* [EXTRACT PROVIDED]
════════════════════

Duplicate Detection Vector

Last updated
Save as PDF
Share
1. Share
2. Tweet
3. Share

If you are working with Primo VE and not Primo, see Understanding the Dedup and FRBR Processes (Primo VE).

The dedup vector includes the following:

Type (T). The type defines the matching rules that will be used. Currently Primo allows the following types:
- Non-serials (T=1)—for all other records (refer to The Non-Serials Vector and Algorithm).
- Serials (T=2)—for serial records (refer to The Serials Vector and Algorithm).
  
  These rules are based on the matching algorithms developed together with the California Digital Library (CDL).
- Articles (T=3)—for articles (refer to Deduplication Algorithm for Articles).
  
  If you would like to skip duplicate detection for individual records (such as analytic records for Aleph pipes), you can set this field to 99 in the normalization rules.

The Serials and Non-serials duplication detection algorithms have two phases: Candidate Selection and Record Matching. The Articles duplication detection algorithm has only a match phase.

Candidate Fields (C1-C10)—The Candidate Selection phase locates up to a set number of potential records for matching. This section in the vector is indexed in the persistence layer. The indexes are used to locate candidates.

════════════════════

* [MATERIAL PROVIDED]
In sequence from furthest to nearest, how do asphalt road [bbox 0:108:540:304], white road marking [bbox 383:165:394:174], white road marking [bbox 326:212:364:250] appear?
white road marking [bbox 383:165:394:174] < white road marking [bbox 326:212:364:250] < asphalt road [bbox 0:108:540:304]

════════════════════

* [PROBLEMS]
(1) Using the duplicate detection vector page, explain in one to three sentences why the candidate fields section of the vector is indexed in the persistence layer.
(2) Reproduce the duplicate detection vector page from "If you would" to "a match phase.".

* [TASK-BY-TASK OUTPUTS]
(1) That section is indexed in the persistence layer because the indexes are used to locate candidates. This serves the Candidate Selection phase, which locates up to a set number of potential records for matching.

(2)
If you would like to skip duplicate detection for individual records (such as analytic records for Aleph pipes), you can set this field to 99 in the normalization rules.

The Serials and Non-serials duplication detection algorithms have two phases: Candidate Selection and Record Matching. The Articles duplication detection algorithm has only a match phase.